Both rulings were issued by the Supreme Court under Chief Justice John G. Roberts Jr. Now, there’s something curious here. Before President George Bush Jr. nominated him as chief justice in 2005, Roberts was a private lawyer representing Discover Bank who “unsuccessfully petitioned the Supreme Court to hear a case involving class-action bans,” according to the Times report. It was after he became chief justice that the court handed down its decisions opening the doors to compulsory arbitration.
Strategizing on arbitration began in July 1999 by a group of corporate legal teams who met in a New York law office. Among them, the report points out, were representatives from big banks – Bank of America, Chase, Citigroup, Discover, and Sears – and from Toyota and General Electric. Details of that meeting revealed, the Times said, that “the lawyers for the companies talked about arbitration clauses as a means to an end. The goal was to kill class actions and send plaintiffs’ lawyers to the ‘employment lines.’”
And the big corporate lawyers got what they wanted. Today:
• Arbitration clauses are increasingly unavoidable, appearing in contracts for everything from credit cards to nursing homes. By agreeing to these clauses, millions of consumers are giving away their right to go to court if they have legal complaints.
• Corporations are increasingly filing – and winning – legal motions to force plaintiffs in federal class actions out of the courts and into private arbitration hearings. In arbitration, plaintiffs must pursue claims as individuals and in private proceedings.

> Requirement 1:
In the passage on arbitration clauses, in what month and year did corporate legal teams begin strategizing on arbitration?

> Data items:
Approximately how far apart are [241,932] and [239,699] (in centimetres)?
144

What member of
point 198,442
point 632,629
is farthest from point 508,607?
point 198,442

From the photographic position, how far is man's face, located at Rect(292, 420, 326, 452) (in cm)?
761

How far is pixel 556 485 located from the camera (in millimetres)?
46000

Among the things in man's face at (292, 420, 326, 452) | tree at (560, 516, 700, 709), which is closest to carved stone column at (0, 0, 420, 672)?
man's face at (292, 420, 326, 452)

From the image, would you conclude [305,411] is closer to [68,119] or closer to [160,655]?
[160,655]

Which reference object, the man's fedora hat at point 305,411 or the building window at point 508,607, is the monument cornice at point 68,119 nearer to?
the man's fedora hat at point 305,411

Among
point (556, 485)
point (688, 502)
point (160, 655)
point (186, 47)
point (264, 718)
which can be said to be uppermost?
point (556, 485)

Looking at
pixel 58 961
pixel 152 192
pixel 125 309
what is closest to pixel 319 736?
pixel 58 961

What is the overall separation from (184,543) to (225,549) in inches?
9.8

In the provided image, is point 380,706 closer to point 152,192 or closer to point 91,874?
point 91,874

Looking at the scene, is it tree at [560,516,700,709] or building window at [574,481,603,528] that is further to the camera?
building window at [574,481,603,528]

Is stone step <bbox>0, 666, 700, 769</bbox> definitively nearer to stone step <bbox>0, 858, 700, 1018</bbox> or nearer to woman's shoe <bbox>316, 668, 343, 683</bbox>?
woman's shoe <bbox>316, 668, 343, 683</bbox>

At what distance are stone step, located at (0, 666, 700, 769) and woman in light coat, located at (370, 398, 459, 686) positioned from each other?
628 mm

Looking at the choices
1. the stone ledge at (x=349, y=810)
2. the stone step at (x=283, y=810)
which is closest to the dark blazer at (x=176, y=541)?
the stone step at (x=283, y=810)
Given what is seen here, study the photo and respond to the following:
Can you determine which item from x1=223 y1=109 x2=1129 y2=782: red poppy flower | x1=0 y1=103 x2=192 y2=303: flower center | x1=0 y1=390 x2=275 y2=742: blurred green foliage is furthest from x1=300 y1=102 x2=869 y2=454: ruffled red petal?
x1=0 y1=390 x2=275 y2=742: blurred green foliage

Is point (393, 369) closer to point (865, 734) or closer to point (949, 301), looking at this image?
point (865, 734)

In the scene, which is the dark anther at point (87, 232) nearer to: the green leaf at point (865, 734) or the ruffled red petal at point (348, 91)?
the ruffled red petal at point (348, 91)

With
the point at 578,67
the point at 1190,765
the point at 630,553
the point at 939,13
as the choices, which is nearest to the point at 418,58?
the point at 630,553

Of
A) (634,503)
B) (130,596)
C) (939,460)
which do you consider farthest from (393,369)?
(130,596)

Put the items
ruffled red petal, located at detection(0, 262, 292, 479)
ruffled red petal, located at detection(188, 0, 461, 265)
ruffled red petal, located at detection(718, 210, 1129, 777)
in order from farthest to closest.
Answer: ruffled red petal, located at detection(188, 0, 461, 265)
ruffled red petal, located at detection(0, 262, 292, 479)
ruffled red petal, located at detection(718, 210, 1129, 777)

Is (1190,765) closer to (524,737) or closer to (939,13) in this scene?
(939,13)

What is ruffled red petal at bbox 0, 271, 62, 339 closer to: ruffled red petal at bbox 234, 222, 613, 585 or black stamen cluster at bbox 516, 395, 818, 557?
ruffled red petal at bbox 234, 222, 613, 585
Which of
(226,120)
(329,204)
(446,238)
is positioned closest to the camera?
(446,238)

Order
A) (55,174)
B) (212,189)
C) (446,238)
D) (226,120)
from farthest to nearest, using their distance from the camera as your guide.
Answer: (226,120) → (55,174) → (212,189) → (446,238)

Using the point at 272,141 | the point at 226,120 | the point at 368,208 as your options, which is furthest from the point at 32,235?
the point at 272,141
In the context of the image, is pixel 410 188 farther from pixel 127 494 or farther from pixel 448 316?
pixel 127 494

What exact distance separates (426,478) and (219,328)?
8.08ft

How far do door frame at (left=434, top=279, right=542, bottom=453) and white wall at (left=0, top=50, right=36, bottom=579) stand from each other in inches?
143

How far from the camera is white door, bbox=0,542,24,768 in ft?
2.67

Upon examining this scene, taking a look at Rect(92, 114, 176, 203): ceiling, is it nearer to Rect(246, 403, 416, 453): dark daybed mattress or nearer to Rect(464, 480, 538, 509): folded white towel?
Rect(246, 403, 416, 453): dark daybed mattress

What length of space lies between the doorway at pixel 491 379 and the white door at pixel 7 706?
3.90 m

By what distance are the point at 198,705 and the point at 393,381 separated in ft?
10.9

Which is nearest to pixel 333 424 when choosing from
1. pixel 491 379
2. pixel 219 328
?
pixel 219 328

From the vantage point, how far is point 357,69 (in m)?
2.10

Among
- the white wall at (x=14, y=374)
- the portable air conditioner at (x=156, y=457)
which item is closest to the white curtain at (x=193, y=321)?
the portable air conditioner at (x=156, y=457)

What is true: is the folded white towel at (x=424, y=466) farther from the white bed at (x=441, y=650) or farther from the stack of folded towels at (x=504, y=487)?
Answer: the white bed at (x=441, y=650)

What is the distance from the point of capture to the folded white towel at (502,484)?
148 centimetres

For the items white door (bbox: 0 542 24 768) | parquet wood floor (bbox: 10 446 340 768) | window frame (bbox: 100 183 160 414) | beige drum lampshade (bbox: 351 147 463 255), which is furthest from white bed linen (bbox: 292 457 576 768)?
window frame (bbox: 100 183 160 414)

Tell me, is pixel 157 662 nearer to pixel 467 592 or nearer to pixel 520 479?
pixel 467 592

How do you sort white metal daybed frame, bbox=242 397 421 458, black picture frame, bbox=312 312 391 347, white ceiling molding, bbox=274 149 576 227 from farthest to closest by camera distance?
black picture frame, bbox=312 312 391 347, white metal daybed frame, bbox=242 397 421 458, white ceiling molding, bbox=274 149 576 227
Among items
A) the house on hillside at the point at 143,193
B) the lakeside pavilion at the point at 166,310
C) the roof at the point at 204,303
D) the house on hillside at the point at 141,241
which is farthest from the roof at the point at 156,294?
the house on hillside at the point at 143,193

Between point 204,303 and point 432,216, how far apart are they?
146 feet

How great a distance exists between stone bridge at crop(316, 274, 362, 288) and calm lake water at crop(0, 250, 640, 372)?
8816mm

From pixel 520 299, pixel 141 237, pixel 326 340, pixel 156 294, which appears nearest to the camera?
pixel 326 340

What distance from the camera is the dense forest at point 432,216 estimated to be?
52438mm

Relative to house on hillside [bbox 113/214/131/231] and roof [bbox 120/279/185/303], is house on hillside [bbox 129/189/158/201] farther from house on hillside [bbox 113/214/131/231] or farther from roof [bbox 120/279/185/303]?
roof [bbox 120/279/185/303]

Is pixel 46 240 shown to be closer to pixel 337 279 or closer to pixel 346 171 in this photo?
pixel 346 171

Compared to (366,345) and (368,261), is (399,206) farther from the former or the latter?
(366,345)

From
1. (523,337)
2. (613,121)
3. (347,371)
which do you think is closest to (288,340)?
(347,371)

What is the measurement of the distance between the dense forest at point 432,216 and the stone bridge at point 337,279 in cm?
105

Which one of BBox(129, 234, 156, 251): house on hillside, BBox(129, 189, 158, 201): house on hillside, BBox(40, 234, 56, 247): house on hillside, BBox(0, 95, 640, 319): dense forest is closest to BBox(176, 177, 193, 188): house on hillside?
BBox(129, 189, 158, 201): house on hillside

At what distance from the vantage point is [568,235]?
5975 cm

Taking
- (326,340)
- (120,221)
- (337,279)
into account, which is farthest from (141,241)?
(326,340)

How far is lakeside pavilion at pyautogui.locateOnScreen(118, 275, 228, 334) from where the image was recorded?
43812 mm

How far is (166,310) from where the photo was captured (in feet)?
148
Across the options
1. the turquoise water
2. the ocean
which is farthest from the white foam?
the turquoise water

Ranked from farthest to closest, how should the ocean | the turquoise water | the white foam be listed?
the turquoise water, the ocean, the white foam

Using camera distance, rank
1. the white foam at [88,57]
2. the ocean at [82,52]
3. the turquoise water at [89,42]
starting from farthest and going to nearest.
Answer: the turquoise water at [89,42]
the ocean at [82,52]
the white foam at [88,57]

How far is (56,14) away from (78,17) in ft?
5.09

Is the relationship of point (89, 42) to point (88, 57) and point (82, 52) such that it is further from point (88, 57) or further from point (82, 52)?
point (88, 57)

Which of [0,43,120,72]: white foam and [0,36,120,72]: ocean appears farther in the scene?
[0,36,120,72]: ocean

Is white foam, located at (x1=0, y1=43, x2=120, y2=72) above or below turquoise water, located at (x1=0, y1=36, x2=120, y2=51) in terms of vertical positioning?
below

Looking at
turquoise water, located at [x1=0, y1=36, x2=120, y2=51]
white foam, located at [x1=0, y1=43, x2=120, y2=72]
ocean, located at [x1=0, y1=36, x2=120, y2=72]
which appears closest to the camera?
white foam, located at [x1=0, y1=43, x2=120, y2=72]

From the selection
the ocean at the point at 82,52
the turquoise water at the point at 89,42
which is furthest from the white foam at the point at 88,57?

> Requirement 2:
Collect every line of the data items that contains the word "other".

> Exercise answer 1:
July 1999

> Exercise answer 2:
At what distance are stone step, located at (0, 666, 700, 769) and woman in light coat, located at (370, 398, 459, 686) positioned from each other?
How far do door frame at (left=434, top=279, right=542, bottom=453) and white wall at (left=0, top=50, right=36, bottom=579) stand from each other in inches?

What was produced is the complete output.